Si la sexualisation est génétique, elle est aussi épigénétique, comme chez la Bonellie, les Amphibiens et les Oiseaux. Elle nécessite certainement l’intervention d’actions hormonales ; cependant, les expériences de castration et de transplantation des gonades d’un sexe à l’autre demeuraient sans résultats jusqu’en 1962-1964, époque où J. Naisse expérimente sur le Ver luisant (Lampyris noctiluca). Celle-ci pratique des castrations et des transplantations à divers moments du développement des gonades, depuis le début de leur différenciation jusqu’à la fin de la gamétogenèse (v. gamète). Trois séries d’expériences sont alors réalisées.

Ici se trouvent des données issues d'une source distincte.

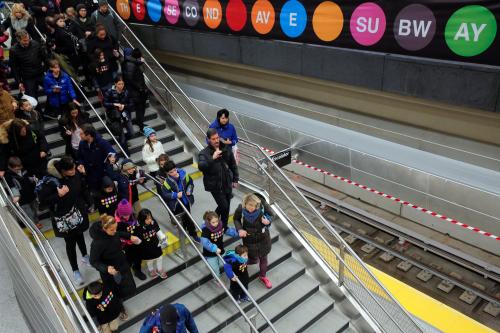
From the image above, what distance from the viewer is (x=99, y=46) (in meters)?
8.44

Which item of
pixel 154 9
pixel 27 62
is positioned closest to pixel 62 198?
pixel 27 62

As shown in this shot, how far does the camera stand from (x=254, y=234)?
6203 millimetres

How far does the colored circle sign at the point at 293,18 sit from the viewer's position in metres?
9.55

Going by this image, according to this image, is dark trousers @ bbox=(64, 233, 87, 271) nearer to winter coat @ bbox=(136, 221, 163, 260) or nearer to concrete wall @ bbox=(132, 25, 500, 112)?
winter coat @ bbox=(136, 221, 163, 260)

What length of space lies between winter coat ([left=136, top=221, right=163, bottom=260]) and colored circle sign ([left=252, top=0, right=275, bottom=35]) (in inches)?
248

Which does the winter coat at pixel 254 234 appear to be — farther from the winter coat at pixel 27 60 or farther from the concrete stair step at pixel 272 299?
the winter coat at pixel 27 60

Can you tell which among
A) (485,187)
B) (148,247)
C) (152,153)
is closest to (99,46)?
(152,153)

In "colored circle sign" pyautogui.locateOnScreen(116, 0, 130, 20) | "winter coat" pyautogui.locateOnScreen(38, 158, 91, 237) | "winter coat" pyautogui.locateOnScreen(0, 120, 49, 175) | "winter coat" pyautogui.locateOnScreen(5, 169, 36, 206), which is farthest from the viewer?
"colored circle sign" pyautogui.locateOnScreen(116, 0, 130, 20)

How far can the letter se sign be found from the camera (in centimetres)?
714

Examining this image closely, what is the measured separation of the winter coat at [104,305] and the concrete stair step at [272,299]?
1216mm

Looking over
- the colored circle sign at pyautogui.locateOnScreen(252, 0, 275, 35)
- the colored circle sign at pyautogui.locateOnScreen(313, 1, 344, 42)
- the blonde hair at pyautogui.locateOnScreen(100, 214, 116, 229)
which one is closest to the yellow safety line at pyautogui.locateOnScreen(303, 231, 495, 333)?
the blonde hair at pyautogui.locateOnScreen(100, 214, 116, 229)

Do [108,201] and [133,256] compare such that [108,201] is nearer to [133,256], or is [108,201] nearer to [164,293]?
[133,256]

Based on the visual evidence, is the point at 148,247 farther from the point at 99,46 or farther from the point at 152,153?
the point at 99,46

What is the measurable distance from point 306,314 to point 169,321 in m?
2.60
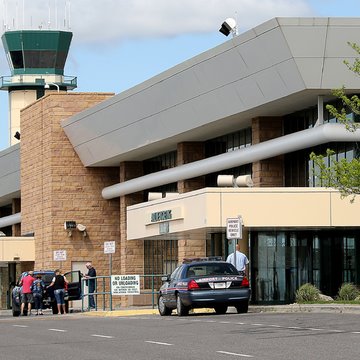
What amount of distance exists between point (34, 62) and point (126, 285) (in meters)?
A: 60.7

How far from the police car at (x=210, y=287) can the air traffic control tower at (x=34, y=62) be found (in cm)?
6826

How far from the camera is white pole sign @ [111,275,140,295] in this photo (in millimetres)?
43969

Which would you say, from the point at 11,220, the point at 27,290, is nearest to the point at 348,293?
the point at 27,290

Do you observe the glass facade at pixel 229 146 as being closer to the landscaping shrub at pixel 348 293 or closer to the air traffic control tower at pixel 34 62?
the landscaping shrub at pixel 348 293

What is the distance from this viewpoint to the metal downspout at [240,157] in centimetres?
4250

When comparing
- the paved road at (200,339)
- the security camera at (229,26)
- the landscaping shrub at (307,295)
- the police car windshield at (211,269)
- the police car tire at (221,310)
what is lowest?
the paved road at (200,339)

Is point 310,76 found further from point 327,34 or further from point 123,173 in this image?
point 123,173

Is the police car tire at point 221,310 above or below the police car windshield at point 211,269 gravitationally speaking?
below

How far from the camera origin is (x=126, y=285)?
44156mm

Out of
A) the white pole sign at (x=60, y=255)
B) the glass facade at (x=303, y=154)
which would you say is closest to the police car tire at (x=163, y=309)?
the glass facade at (x=303, y=154)

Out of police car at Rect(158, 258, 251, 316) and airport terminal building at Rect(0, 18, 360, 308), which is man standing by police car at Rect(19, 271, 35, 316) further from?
police car at Rect(158, 258, 251, 316)

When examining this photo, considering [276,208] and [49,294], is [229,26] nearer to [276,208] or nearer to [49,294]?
[276,208]

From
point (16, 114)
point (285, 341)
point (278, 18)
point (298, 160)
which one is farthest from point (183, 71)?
point (16, 114)

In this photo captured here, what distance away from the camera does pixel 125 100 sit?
54.0 meters
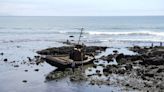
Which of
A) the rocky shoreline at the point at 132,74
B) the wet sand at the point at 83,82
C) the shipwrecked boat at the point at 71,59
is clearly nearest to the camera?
the wet sand at the point at 83,82

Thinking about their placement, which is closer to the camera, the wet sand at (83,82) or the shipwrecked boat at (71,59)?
the wet sand at (83,82)

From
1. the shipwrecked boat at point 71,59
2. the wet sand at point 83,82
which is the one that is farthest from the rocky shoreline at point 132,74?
the shipwrecked boat at point 71,59

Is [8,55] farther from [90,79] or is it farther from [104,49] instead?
[90,79]

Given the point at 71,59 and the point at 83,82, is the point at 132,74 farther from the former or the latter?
the point at 71,59

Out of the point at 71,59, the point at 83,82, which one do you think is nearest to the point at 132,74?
the point at 83,82

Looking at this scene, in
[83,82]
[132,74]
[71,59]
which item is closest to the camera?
[83,82]

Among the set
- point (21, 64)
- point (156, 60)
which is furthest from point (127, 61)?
point (21, 64)

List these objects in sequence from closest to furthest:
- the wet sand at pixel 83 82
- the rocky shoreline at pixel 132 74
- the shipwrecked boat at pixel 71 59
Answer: the wet sand at pixel 83 82, the rocky shoreline at pixel 132 74, the shipwrecked boat at pixel 71 59

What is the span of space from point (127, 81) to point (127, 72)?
4.10m

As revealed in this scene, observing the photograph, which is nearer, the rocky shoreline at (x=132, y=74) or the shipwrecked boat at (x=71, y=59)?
the rocky shoreline at (x=132, y=74)

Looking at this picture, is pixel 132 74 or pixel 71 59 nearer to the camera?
pixel 132 74

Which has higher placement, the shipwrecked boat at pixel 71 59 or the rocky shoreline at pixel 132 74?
the shipwrecked boat at pixel 71 59

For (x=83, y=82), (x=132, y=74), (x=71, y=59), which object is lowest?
(x=83, y=82)

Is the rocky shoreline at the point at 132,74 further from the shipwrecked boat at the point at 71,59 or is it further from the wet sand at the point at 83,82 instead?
the shipwrecked boat at the point at 71,59
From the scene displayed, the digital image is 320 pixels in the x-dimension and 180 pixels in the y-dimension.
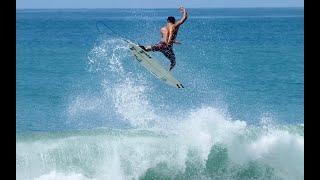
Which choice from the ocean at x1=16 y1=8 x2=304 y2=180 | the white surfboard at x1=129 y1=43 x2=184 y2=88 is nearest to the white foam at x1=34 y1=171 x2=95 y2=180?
the ocean at x1=16 y1=8 x2=304 y2=180

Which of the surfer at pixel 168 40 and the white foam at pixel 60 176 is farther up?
the surfer at pixel 168 40

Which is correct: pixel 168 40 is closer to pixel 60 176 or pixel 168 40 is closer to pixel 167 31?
pixel 167 31

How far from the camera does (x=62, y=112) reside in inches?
912

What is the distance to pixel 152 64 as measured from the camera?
36.5ft

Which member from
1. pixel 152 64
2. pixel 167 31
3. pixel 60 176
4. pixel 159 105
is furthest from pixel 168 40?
pixel 159 105

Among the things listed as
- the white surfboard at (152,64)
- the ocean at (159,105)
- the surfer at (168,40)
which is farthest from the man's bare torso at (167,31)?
the ocean at (159,105)

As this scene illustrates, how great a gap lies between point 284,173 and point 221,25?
30.9m

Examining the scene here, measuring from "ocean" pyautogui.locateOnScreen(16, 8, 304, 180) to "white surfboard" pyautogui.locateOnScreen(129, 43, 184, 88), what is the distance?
174mm

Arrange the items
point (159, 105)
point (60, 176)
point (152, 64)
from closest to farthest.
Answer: point (152, 64) → point (60, 176) → point (159, 105)

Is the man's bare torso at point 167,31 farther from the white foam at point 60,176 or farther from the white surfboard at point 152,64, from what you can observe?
the white foam at point 60,176

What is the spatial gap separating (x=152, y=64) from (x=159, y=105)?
1190cm

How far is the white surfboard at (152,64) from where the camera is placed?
10.8 metres

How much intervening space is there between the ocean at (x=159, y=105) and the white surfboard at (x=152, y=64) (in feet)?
0.57

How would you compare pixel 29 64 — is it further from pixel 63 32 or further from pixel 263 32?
pixel 263 32
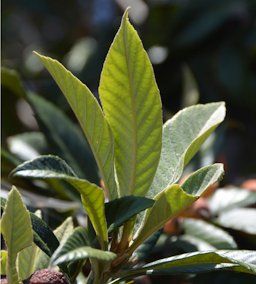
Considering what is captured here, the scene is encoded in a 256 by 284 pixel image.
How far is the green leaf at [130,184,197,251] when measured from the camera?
2.44 feet

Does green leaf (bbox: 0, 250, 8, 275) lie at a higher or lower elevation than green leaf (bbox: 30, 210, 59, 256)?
lower

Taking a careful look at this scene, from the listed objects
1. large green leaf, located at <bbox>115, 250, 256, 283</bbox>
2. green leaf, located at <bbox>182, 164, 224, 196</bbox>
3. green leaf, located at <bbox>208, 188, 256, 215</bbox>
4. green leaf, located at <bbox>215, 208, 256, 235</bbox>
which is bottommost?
green leaf, located at <bbox>215, 208, 256, 235</bbox>

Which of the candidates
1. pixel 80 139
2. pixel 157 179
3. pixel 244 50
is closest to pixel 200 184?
pixel 157 179

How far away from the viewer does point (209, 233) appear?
1.15 m

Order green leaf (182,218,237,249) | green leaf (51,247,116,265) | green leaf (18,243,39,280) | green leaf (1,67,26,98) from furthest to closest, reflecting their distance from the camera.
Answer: green leaf (1,67,26,98) < green leaf (182,218,237,249) < green leaf (18,243,39,280) < green leaf (51,247,116,265)

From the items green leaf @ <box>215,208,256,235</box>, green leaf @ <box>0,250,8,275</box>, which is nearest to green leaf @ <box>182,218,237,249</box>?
green leaf @ <box>215,208,256,235</box>

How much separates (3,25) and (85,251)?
202 centimetres

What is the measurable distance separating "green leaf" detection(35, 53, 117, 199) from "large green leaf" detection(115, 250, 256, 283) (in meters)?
0.10

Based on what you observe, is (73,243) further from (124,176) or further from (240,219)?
(240,219)

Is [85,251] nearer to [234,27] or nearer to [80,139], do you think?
[80,139]

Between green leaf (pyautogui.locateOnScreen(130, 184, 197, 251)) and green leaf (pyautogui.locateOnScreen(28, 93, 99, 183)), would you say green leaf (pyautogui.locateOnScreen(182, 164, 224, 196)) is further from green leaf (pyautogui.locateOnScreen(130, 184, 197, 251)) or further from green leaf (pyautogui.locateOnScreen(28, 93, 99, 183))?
green leaf (pyautogui.locateOnScreen(28, 93, 99, 183))

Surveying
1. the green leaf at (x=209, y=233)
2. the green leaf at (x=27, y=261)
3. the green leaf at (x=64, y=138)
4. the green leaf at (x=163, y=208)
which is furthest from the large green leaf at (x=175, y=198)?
the green leaf at (x=64, y=138)

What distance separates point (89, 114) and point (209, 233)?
0.44m

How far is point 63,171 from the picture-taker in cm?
73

• Première série. Les testicules sont prélevés tout au commencement de leur différenciation, après la troisième mue ; ils sont implantés chez trois groupes de femelles d’âge différent : a) chez des larves femelles après la troisième mue — 15 sont opérées, 14 survivent et manifestent une masculinisation totale ; la gonade ovarienne restée en place évolue en testicule ; l’Insecte génétiquement femelle devient un mâle ; b) chez des larves femelles plus âgées, mais avant le début de l’ovogenèse (intermue 4-6) — 12 sont opérées, 12 survivent et sont masculinisées ; chez ces deux catégories de femelles, les testicules implantés évoluent normalement, et la spermatogenèse se réalise ; c) chez des nymphes femelles où l’ovogenèse se poursuit — aucune masculinisation n’apparaît, les femelles traitées restent femelles ; le testicule greffé persiste, mais ne grandit pas, bien que la spermatogenèse se produise.

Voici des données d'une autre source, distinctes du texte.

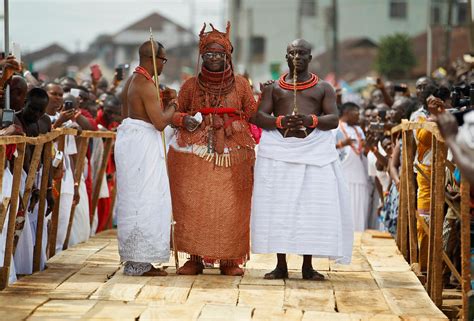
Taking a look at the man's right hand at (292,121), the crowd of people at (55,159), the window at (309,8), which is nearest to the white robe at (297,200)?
the man's right hand at (292,121)

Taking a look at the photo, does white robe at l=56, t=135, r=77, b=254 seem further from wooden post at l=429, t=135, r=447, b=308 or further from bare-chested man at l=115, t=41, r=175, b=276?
wooden post at l=429, t=135, r=447, b=308

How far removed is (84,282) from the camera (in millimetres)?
9539

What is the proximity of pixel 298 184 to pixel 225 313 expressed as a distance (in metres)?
2.23

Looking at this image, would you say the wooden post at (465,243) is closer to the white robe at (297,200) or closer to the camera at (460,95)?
the camera at (460,95)

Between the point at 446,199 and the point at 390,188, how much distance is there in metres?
A: 4.77

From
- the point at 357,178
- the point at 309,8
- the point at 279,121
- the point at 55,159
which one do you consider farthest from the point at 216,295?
the point at 309,8

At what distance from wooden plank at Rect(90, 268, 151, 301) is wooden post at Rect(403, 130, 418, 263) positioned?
2912 mm

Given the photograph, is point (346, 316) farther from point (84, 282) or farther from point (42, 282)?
point (42, 282)

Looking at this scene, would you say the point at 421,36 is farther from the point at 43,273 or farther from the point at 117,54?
the point at 43,273

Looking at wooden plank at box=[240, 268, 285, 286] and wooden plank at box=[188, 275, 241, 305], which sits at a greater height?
wooden plank at box=[188, 275, 241, 305]

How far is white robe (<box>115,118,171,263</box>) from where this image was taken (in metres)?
9.98

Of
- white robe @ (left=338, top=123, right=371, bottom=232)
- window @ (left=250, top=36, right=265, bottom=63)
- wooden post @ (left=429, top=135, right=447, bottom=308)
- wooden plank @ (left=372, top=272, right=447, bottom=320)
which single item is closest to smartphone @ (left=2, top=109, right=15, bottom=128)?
wooden plank @ (left=372, top=272, right=447, bottom=320)

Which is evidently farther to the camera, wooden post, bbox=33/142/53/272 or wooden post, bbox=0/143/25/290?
wooden post, bbox=33/142/53/272

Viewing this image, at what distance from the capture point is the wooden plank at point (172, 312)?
7.83 m
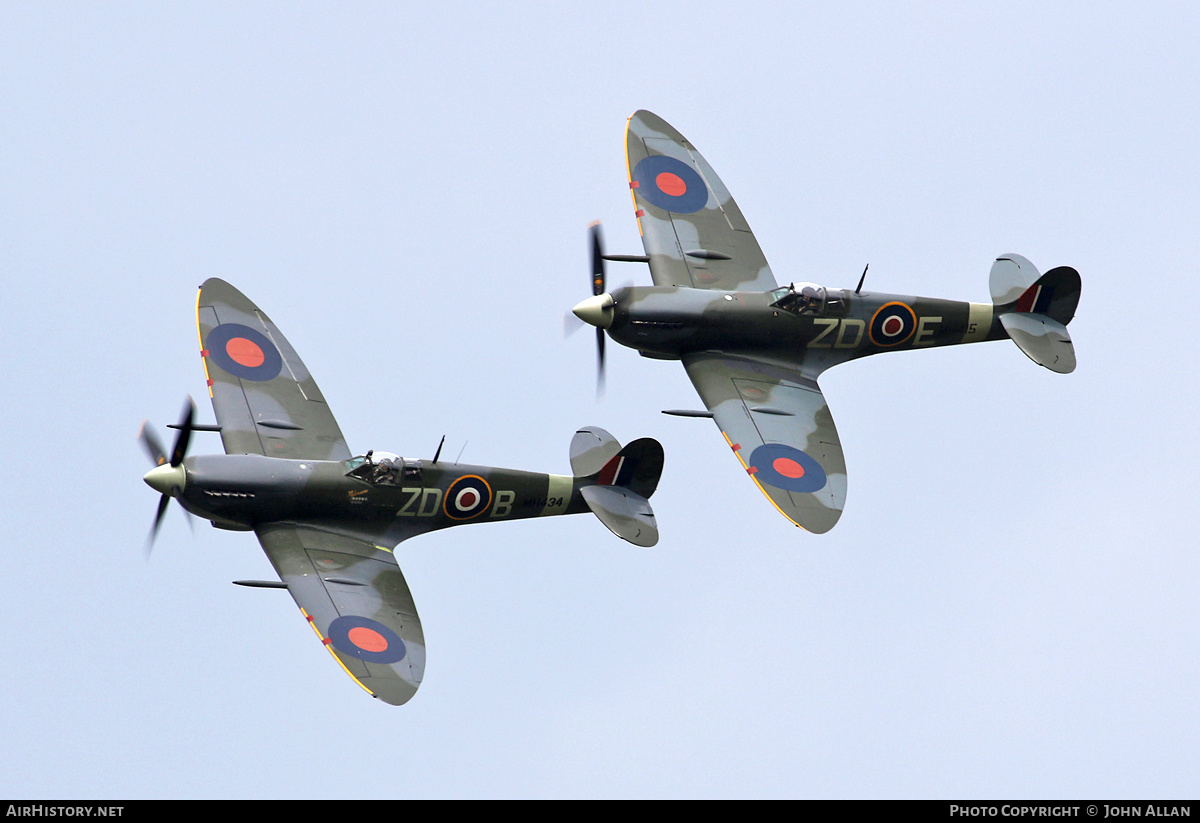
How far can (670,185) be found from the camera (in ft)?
128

Dans cette série d’expériences, la masculinisation se réalise tant que l’ovogenèse n’est pas déclenchée ; dès que celle-ci commence, l’inversion sexuelle devient impossible.

• Deuxième série. Les mêmes expériences sont répétées, mais avec des testicules larvaires plus âgés, la spermatogenèse n’étant pas encore déclenchée (intermue 3-4 et début de l’intermue 4-5). Les résultats sont identiques à ceux de la première série ; la masculinisation s’opère chez les larves ne présentant pas encore d’ovogenèse.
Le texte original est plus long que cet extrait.